### PAGE EXCERPT

Background information
- Born: James Robbins June 14, 1967 (age 59)
- Origin: Washington, D.C., U.S.
- Genres: Hardcore punk, punk rock, post-hardcore
- Occupations: Musician, record producer
- Instruments: Vocals, guitar, bass

= J. Robbins =

American rock musician

James Robbins, better known as J. Robbins, is an American rock musician and record producer. He is best known for being the leader of the post-hardcore band Jawbox and being a prolific producer of other bands in the Baltimore and Washington D.C. area.

== Career ==
Robbins began his career as a bassist for Government Issue, and has also led five of his own bands: Jawbox, Rollkicker Laydown, Burning Airlines, Channels, and Office of Future Plans. He was a touring bassist for Scream and played bass on the debut 7" from Jack Potential, which was issued by DeSoto Records in 1993. More recently he played bass in Report Suspicious Activity with Vic Bondi, which released two albums on Alternative Tentacles Records.

######
### INFORMATION SHOWN

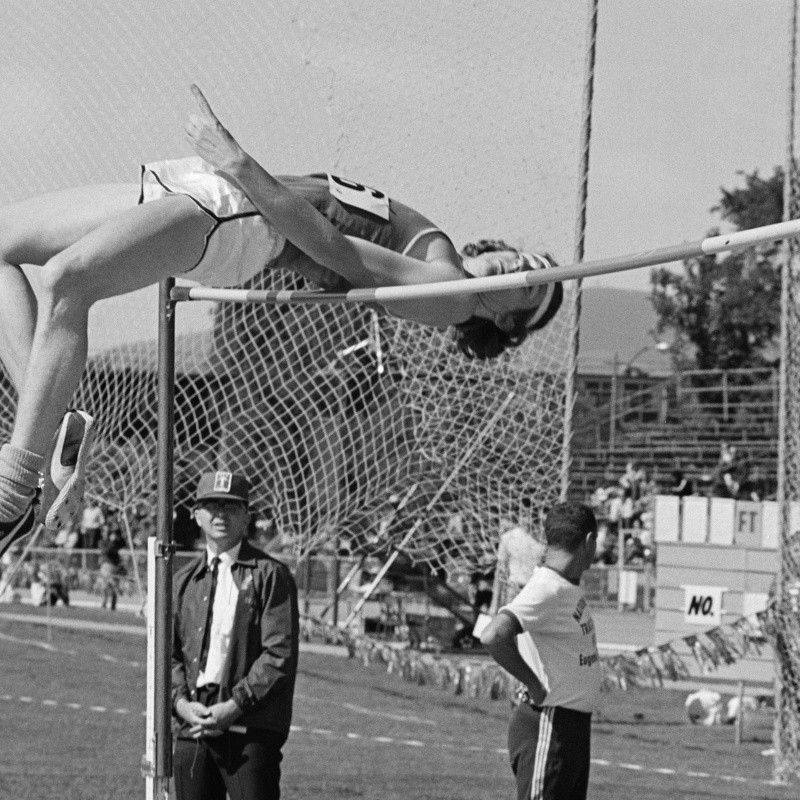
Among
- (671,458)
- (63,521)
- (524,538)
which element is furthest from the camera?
(671,458)

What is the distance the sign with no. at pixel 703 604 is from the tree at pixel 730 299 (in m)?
20.8

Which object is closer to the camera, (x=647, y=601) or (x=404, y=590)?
(x=404, y=590)

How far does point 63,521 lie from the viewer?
445 cm

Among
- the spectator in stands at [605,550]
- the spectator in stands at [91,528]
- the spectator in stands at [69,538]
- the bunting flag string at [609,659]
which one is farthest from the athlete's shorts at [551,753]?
the spectator in stands at [69,538]

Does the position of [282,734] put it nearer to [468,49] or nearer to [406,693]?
[468,49]

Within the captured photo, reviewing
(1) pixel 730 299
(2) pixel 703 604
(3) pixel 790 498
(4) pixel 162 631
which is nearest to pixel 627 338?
(1) pixel 730 299

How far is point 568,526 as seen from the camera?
560 centimetres

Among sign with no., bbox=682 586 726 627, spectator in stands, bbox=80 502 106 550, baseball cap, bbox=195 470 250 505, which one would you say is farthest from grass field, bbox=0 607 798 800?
spectator in stands, bbox=80 502 106 550

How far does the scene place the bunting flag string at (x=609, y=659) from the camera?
10825 millimetres

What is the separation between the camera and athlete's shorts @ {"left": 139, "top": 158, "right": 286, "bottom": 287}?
466 centimetres

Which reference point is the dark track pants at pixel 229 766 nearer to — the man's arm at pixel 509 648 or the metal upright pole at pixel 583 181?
the man's arm at pixel 509 648

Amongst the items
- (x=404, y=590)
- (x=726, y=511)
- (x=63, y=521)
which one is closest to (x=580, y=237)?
(x=63, y=521)

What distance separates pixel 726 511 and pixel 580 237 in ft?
18.1

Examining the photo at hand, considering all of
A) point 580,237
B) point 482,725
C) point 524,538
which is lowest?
point 482,725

######

REQUIRED ACTION A:
Reproduce the part of the J. Robbins biography starting at "- Origin: Washington, D.C., U.S." and ending at "Washington D.C. area.".
REQUIRED ACTION B:
Pick up the J. Robbins biography after its final sentence and carry it further.

YOUR RESPONSE A:
- Origin: Washington, D.C., U.S.
- Genres: Hardcore punk, punk rock, post-hardcore
- Occupations: Musician, record producer
- Instruments: Vocals, guitar, bass

= J. Robbins =

American rock musician

James Robbins, better known as J. Robbins, is an American rock musician and record producer. He is best known for being the leader of the post-hardcore band Jawbox and being a prolific producer of other bands in the Baltimore and Washington D.C. area.

YOUR RESPONSE B:
In 2011, Robbins, along with Kerosene 454's drummer and fellow Channels bandmate Darren Zentek, bassist Brooks Harlan, and guitarist/cellist Gordon Withers, released an EP under the name Office of Future Plans. The band, who had been playing since 2009 and released an album on Dischord Records in November 2011, but as of October 2016, they are not together anymore. On May 31, 2019, J. Robbins released his first solo album, Un-Becoming.

In February 2024, Robbins released Basilisk.

=== Producer ===

Robbins is also a successful producer and engineer for bands such as War on Women, Ponytail, Clutch (and side project The Bakerton Group), Jets to Brazil, Braid, Hey Mercedes, Shiner, Mock Orange, Bacchae (band), The Pauses, The Life and Times, Miranda Sound, Time Spent Driving, Faraquet, The Dismemberment Plan, The Monorchid, The Promise Ring, Dwindle, Pilot to Gunner, Paint It Black, None More Black, Jawbreaker, Discount, Against Me!, Goodbye Soundscape, Modern Life is War, Stapleton, Murder By Death, mewithoutYou, Black Cross (hardcore), Lemuria, Caustic Casanova, The Sword, Debate (from São Paulo, Brazil), Coliseum, Hammer No More the Fingers, Small Brown Bike, Broadcaster, Noyo Mathis and Nakatomi Plaza.

== Personal life ==
In 2007, Robbins's son Callum was diagnosed with spinal muscular atrophy, an incurable nerve disorder. A number of benefit shows for Callum Robbins have been organized and played in cities such as Chicago, Washington DC, Minneapolis, and New York.